The troubled Truebright Science Academy Charter School in Olney will close at the end of the academic year next month - unless it obtains a stay from the court to remain open.
A Commonwealth Court three-judge panel on Friday affirmed a state Charter Appeals Board decision that said the School Reform Commission had ample grounds to close Truebright for poor academic performance.
The judges said that Truebright had promised that its students would "realize high academic rank" and would score proficient or higher on the state's standardized math and reading tests.
"Truebright has had a consistently low percentage of students scoring proficient or better on the PSSA [math and reading tests] and has shown no clear sign of improvement," Judge Rochelle S. Friedman wrote.
Truebright disagreed with the panel.
"We're disappointed the Commonwealth Court failed to recognize that Truebright was consistently superior to other schools in Philadelphia," said Brian Leinhauser, the school's lawyer.
He said the charter's board planned to meet Saturday "to discuss what its options are: Whether to further appeal or close the school at the end of the year."
The school, at 407 E. Roosevelt Blvd., has 241 students in grades seven through 12.
District spokesman Fernando Gallard said the charter office would help students and families find spots in district schools.

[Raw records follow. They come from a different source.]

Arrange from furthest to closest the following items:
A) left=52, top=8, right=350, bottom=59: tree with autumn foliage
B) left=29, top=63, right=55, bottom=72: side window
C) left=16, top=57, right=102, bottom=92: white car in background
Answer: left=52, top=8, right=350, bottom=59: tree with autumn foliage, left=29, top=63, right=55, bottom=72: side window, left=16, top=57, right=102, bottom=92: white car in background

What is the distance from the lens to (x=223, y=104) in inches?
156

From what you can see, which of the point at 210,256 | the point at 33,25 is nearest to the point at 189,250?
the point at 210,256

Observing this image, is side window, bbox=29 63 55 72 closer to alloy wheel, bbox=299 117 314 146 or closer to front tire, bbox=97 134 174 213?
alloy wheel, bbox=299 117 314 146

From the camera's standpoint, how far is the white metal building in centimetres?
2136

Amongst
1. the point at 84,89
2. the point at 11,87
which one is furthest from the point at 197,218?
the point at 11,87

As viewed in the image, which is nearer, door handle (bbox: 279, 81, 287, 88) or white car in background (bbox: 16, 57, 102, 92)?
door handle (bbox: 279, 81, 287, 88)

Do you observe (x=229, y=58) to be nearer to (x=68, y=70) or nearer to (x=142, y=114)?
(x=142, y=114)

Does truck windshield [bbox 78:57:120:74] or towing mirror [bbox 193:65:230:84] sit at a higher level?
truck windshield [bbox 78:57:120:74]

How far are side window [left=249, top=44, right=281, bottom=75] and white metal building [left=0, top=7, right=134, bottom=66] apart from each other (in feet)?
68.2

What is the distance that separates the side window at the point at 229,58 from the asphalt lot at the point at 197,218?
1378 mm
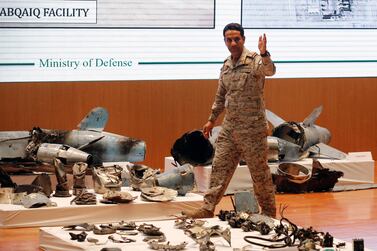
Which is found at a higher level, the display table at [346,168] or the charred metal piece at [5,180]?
the charred metal piece at [5,180]

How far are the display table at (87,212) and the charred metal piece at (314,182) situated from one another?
1961mm

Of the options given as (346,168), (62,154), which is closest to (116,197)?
(62,154)

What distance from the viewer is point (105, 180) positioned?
11.5 metres

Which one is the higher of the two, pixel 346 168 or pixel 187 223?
pixel 187 223

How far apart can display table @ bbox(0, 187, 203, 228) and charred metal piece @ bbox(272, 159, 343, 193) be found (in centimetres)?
196

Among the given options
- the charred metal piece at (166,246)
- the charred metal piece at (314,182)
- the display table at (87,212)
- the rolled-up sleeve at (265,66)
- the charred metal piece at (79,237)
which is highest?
the rolled-up sleeve at (265,66)

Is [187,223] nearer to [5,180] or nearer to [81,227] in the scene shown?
[81,227]

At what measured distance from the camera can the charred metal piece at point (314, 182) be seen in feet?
43.1

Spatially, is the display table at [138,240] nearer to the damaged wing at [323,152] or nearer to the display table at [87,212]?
the display table at [87,212]

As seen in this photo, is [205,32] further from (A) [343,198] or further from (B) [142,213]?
(B) [142,213]

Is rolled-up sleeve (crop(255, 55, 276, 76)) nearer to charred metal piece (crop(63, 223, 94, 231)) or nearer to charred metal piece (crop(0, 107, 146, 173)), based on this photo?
charred metal piece (crop(63, 223, 94, 231))

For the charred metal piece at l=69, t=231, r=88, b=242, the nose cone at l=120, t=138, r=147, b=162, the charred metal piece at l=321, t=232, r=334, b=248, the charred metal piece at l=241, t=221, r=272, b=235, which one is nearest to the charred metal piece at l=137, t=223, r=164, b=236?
the charred metal piece at l=69, t=231, r=88, b=242

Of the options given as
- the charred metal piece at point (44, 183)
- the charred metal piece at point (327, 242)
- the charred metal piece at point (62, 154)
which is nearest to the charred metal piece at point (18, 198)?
the charred metal piece at point (44, 183)

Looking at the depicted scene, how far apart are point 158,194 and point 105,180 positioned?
60 centimetres
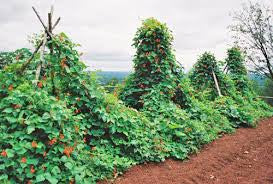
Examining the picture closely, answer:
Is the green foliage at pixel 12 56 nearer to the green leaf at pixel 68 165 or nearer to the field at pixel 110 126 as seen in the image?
the field at pixel 110 126

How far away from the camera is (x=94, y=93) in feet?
18.4

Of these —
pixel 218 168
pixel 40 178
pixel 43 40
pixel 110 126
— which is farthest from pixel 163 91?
pixel 40 178

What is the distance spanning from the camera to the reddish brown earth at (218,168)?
17.4ft

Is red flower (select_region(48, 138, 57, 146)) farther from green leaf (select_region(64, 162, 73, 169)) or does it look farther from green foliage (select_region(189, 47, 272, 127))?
green foliage (select_region(189, 47, 272, 127))

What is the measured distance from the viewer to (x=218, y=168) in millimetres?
6082

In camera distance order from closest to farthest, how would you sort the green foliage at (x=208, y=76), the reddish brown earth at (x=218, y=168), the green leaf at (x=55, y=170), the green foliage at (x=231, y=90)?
the green leaf at (x=55, y=170) → the reddish brown earth at (x=218, y=168) → the green foliage at (x=231, y=90) → the green foliage at (x=208, y=76)

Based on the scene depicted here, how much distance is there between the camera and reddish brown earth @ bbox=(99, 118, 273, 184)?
5294 mm

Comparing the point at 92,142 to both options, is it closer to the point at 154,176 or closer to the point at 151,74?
the point at 154,176

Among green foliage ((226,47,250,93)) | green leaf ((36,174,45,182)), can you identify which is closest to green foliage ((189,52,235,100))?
green foliage ((226,47,250,93))

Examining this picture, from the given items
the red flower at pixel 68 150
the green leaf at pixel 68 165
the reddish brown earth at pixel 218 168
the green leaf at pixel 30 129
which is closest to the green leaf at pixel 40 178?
the green leaf at pixel 68 165

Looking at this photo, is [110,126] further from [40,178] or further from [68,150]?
[40,178]

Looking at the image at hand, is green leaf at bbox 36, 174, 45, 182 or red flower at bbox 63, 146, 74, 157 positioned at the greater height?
red flower at bbox 63, 146, 74, 157

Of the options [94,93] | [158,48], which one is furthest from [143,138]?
[158,48]

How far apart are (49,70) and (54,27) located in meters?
0.69
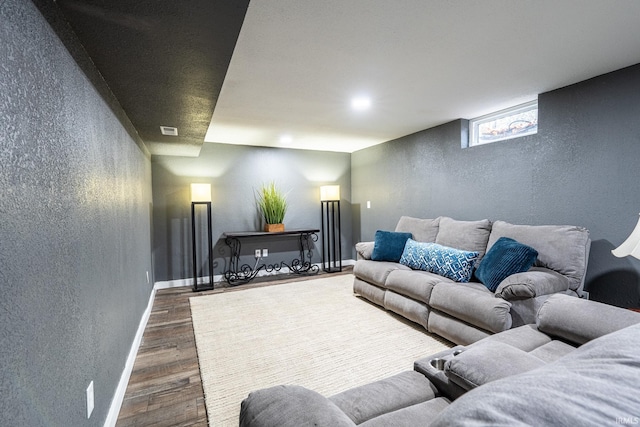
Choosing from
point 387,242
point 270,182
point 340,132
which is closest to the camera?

He said the timing would depend on whether Truebright appeals the Commonwealth Court ruling.
In 2013, the SRC voted to deny renewing Truebright's operating agreement on several grounds, including poor academics.
The school went to Commonwealth Court after the state Charter Appeals Board in December upheld the SRC's decision.
The state board found Truebright had failed to deliver the academic performance it had promised in its application and had not met state standards.
Commonwealth Court heard arguments in Pittsburgh last month.
At that time, Truebright said the SRC and the state board erred by comparing its students' test scores with students in all district schools, instead of just middle and high schools. The court rejected that position.
Truebright, which opened in 2007, is one of more than 120 charters nationwide founded and operated by followers of Fethullah Gulen, a Turkish imam who lives in self-imposed exile in the Poconos.